Quadro giuridico relativo alla libertà religiosa ed effettiva applicazione
La Costituzione del Burundi del 2018[1] garantisce il diritto alle libertà di espressione, religione, pensiero, coscienza e opinione (articolo 31), nonché il diritto alle libertà di riunione e associazione (articolo 32). Nella Carta, il Paese è definito come «una Repubblica indipendente, sovrana, laica, democratica, unitaria, che rispetta la diversità etnica e religiosa» (articolo 1). Tutti i cittadini burundesi sono considerati uguali «per merito e dignità», con «gli stessi diritti e […] la stessa protezione della legge» e non possono essere «esclusi dalla vita sociale, politica o economica a causa della loro razza, lingua, religione, sesso o origine etnica» (articolo 13).
Nel settembre 2022, l’Assemblea nazionale ha approvato una nuova legge sulle religioni[2], che rivede e sostituisce quella del 2014[3], concedendo alle confessioni religiose un termine di due anni per conformarsi alle nuove disposizioni (articolo 70). La legge prevede l’obbligo di registrazione presso il Ministero dell’Interno e la presentazione degli statuti, unitamente ai nomi e ai dati personali dei membri dell’organo direttivo. Una volta ottenuta l’approvazione ministeriale, le organizzazioni religiose possono esercitare liberamente le proprie attività[4].

RECORD FORNITI ::
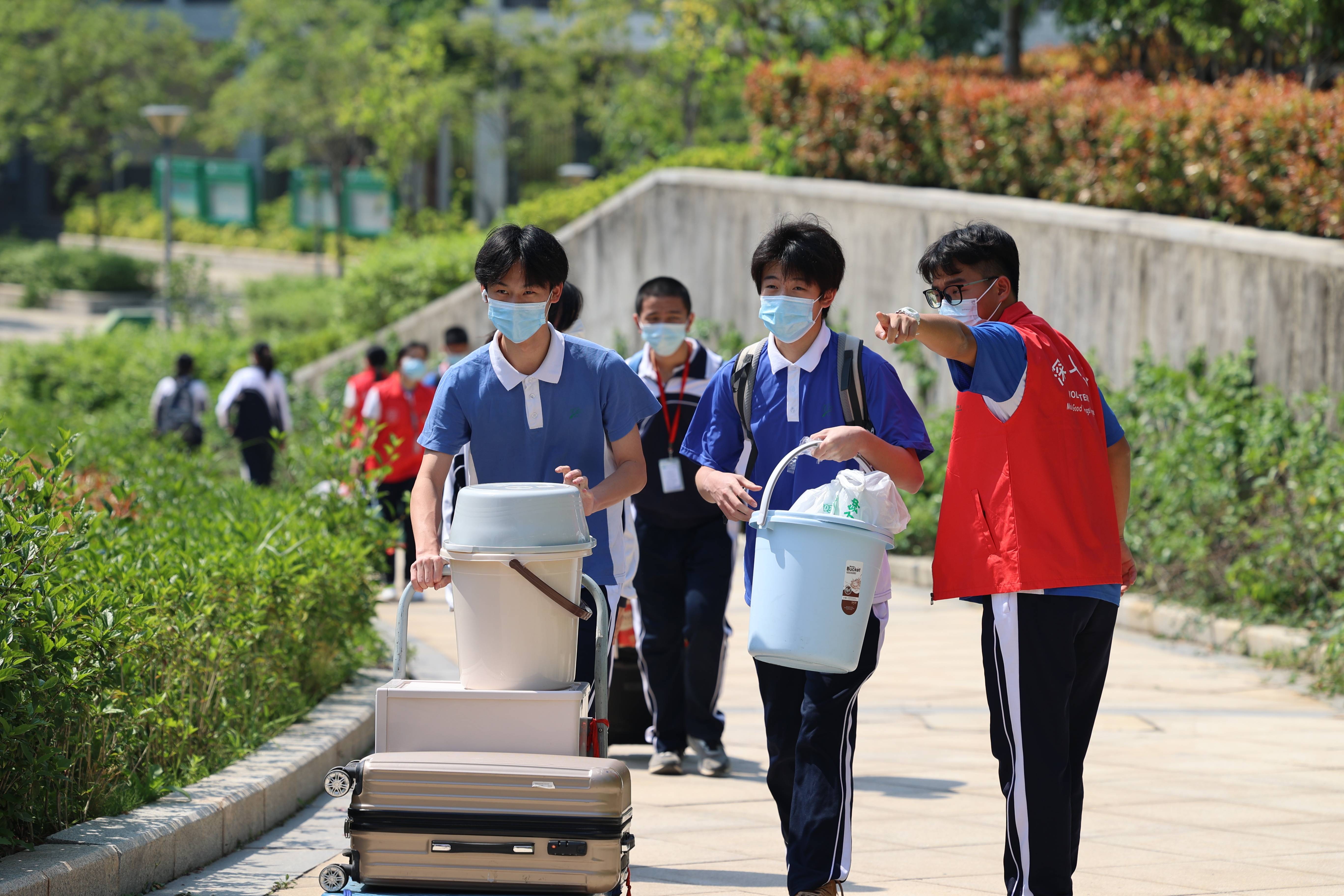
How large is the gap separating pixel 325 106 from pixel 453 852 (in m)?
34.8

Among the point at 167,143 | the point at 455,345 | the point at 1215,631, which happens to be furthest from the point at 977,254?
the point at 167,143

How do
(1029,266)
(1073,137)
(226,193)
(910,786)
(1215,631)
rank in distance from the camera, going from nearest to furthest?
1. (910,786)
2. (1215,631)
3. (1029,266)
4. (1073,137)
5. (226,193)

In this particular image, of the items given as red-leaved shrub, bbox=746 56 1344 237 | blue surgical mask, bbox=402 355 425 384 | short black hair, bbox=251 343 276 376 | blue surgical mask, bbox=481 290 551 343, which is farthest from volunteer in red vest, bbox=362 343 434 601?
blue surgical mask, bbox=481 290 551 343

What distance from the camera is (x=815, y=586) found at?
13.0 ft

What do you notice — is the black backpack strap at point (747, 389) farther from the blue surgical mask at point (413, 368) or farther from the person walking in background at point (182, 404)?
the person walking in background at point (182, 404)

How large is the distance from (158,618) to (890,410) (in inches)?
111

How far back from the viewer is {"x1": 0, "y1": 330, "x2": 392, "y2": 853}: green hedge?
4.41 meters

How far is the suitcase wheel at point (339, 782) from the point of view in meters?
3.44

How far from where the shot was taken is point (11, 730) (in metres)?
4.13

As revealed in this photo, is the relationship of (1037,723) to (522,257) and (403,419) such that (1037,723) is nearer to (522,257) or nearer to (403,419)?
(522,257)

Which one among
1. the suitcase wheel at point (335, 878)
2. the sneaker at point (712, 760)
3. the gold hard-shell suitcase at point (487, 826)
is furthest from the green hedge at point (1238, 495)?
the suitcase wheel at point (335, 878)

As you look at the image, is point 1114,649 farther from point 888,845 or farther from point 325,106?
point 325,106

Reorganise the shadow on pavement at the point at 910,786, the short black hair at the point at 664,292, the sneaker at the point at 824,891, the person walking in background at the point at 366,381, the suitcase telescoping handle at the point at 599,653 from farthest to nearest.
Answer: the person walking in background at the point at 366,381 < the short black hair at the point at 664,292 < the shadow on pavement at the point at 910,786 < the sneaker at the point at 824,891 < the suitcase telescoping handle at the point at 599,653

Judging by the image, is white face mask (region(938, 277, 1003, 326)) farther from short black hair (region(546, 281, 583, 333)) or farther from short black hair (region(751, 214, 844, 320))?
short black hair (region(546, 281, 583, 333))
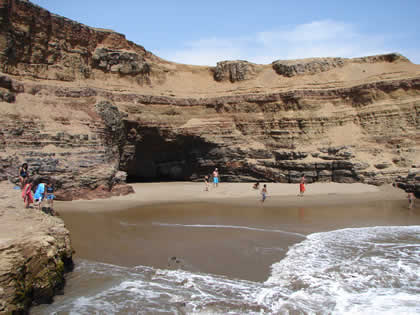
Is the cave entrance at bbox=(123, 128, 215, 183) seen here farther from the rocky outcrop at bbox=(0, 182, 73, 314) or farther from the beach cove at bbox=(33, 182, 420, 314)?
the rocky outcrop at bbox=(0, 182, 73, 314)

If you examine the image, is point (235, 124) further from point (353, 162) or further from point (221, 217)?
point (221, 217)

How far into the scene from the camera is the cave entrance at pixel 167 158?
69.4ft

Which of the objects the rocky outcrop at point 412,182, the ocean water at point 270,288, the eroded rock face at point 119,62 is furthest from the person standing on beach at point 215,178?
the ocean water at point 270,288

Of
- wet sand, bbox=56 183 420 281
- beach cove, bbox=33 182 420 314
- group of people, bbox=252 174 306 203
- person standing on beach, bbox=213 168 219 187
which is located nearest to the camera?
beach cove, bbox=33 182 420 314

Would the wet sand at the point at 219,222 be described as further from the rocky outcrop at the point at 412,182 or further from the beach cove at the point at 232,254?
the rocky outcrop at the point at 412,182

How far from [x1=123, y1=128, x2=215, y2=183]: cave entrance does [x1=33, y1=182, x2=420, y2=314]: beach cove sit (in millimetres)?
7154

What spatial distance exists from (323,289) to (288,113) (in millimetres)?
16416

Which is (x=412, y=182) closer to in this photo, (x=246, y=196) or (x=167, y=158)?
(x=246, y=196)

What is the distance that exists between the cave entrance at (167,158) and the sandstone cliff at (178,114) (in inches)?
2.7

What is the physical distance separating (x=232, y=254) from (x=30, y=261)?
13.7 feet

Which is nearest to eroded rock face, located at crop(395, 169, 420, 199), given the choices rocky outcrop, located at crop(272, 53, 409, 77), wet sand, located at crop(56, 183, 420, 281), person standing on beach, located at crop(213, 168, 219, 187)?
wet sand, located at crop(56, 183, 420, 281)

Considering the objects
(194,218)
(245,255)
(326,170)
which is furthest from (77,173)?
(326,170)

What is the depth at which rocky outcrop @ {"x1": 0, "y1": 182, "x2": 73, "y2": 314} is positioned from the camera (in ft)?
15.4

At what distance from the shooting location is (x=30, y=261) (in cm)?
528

--

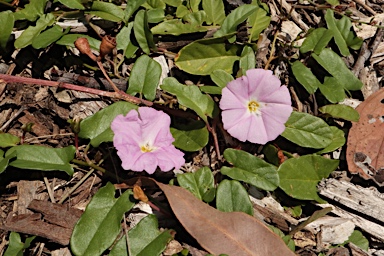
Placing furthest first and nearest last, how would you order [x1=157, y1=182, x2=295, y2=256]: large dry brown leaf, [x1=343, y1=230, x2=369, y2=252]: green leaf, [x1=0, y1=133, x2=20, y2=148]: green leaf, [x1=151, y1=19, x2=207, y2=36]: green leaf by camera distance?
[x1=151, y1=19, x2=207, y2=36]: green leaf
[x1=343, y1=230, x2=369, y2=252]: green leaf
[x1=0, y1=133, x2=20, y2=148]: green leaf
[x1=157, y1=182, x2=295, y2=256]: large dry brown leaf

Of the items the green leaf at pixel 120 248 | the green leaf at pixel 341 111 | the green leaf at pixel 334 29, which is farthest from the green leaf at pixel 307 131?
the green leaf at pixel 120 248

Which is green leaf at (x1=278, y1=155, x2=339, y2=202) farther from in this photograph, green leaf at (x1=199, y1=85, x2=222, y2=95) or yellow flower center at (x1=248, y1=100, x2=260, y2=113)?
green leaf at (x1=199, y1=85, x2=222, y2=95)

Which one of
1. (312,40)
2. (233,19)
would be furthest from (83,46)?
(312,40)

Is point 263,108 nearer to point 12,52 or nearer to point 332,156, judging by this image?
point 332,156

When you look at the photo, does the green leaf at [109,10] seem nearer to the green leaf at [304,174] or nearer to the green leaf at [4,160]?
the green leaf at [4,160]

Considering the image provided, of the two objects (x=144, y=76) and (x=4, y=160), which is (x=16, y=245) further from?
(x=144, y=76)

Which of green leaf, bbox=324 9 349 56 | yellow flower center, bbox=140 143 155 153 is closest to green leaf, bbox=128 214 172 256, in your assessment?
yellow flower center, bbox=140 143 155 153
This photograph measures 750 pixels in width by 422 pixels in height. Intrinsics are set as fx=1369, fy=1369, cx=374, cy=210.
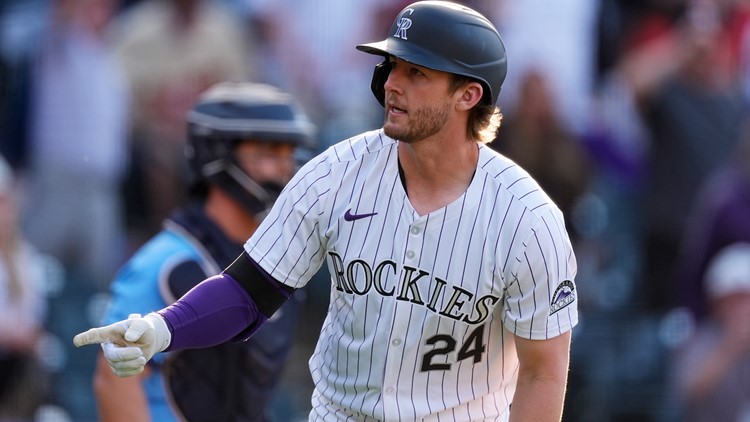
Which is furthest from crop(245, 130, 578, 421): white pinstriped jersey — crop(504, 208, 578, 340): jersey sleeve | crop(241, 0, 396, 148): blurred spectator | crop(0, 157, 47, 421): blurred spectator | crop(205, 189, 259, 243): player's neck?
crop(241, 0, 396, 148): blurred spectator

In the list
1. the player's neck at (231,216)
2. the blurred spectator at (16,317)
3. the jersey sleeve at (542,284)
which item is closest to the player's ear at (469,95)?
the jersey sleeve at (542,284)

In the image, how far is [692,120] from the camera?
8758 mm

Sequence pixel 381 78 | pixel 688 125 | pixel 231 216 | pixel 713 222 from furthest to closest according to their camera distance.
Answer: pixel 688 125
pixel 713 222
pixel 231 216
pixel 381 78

...

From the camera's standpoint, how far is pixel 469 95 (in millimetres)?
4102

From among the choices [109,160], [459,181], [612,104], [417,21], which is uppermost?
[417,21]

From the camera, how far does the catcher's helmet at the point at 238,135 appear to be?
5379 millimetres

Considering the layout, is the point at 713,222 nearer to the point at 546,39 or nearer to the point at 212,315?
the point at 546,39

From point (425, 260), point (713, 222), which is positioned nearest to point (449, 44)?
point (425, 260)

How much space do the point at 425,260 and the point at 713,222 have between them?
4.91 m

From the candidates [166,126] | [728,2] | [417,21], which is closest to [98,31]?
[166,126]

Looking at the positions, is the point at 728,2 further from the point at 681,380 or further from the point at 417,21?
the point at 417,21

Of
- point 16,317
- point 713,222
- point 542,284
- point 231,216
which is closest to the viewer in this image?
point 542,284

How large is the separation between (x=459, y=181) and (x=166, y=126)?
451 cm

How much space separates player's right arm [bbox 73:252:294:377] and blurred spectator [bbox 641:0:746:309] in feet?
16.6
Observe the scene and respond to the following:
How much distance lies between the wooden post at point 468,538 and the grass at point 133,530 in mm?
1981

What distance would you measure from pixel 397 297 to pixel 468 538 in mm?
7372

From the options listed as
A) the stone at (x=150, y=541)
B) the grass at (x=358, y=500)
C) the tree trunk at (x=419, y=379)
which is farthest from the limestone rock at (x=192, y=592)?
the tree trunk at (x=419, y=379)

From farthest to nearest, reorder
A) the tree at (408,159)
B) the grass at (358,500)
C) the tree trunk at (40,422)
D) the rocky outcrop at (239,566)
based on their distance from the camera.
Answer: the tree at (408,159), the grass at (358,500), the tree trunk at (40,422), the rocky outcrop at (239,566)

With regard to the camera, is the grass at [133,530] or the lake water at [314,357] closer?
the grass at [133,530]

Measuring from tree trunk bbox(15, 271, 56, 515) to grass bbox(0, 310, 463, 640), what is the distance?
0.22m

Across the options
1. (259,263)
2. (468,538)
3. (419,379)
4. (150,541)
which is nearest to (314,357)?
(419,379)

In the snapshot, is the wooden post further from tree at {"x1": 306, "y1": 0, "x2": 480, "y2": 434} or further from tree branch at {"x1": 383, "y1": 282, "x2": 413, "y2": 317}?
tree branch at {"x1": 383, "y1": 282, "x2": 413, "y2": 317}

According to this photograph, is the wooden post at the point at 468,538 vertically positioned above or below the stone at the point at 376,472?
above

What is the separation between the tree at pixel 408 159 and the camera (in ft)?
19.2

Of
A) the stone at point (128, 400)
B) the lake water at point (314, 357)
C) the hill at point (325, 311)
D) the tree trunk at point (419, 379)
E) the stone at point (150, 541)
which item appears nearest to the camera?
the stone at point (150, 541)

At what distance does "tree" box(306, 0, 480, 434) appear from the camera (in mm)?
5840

ISTRUZIONI ::
1. Riproduci senza alcuna modifica il passo del testo sulla libertà religiosa in Burundi che va da "Nel settembre 2022, l’Assemblea" fino a "le proprie attività[4].".
2. Prosegui il testo sulla libertà religiosa in Burundi riprendendo subito dopo la sua ultima frase.
I record provengono da una fonte diversa.

RISULTATI ATTESI ::
1.
Nel settembre 2022, l’Assemblea nazionale ha approvato una nuova legge sulle religioni[2], che rivede e sostituisce quella del 2014[3], concedendo alle confessioni religiose un termine di due anni per conformarsi alle nuove disposizioni (articolo 70). La legge prevede l’obbligo di registrazione presso il Ministero dell’Interno e la presentazione degli statuti, unitamente ai nomi e ai dati personali dei membri dell’organo direttivo. Una volta ottenuta l’approvazione ministeriale, le organizzazioni religiose possono esercitare liberamente le proprie attività[4].

2.
La normativa stabilisce inoltre che i leader religiosi debbano possedere almeno una laurea triennale, regolamenta le modalità di finanziamento delle Chiese e impone distanze minime tra i luoghi di culto (500 metri nelle aree urbane e un chilometro in quelle rurali). Le organizzazioni religiose sono infine tenute a notificare al Ministero dell’Interno eventuali donazioni o lasciti provenienti dall’estero.
Molti leader religiosi ritengono che la legge sia eccessivamente restrittiva e hanno espresso dubbi sull’adeguatezza del periodo di due anni concesso per conformarsi alle nuove disposizioni. Tra le principali criticità segnalate figurano le norme sulle distanze minime tra i luoghi di culto, che – secondo quanto riferito – non vengono applicate in modo uniforme, soprattutto in alcune aree della capitale Bujumbura; i requisiti di conformità per i luoghi di culto ancora in costruzione, che subiscono ritardi a causa di inefficienze burocratiche; e l’obbligo per i leader religiosi di possedere almeno una laurea triennale[5].
Episodi rilevanti e sviluppi
Nel periodo in esame, il conflitto in corso nella regione dei Grandi Laghi – in particolare la recrudescenza della ribellione dell’M23 nell’est della Repubblica Democratica del Congo (RDC) – ha avuto ripercussioni sulla stabilità del Burundi. Pur non essendo direttamente coinvolto nei combattimenti, il Paese ha partecipato attivamente, dispiegando truppe in territorio congolese e aderendo alla forza regionale dell’Africa orientale, alimentando le preoccupazioni legate alla sicurezza.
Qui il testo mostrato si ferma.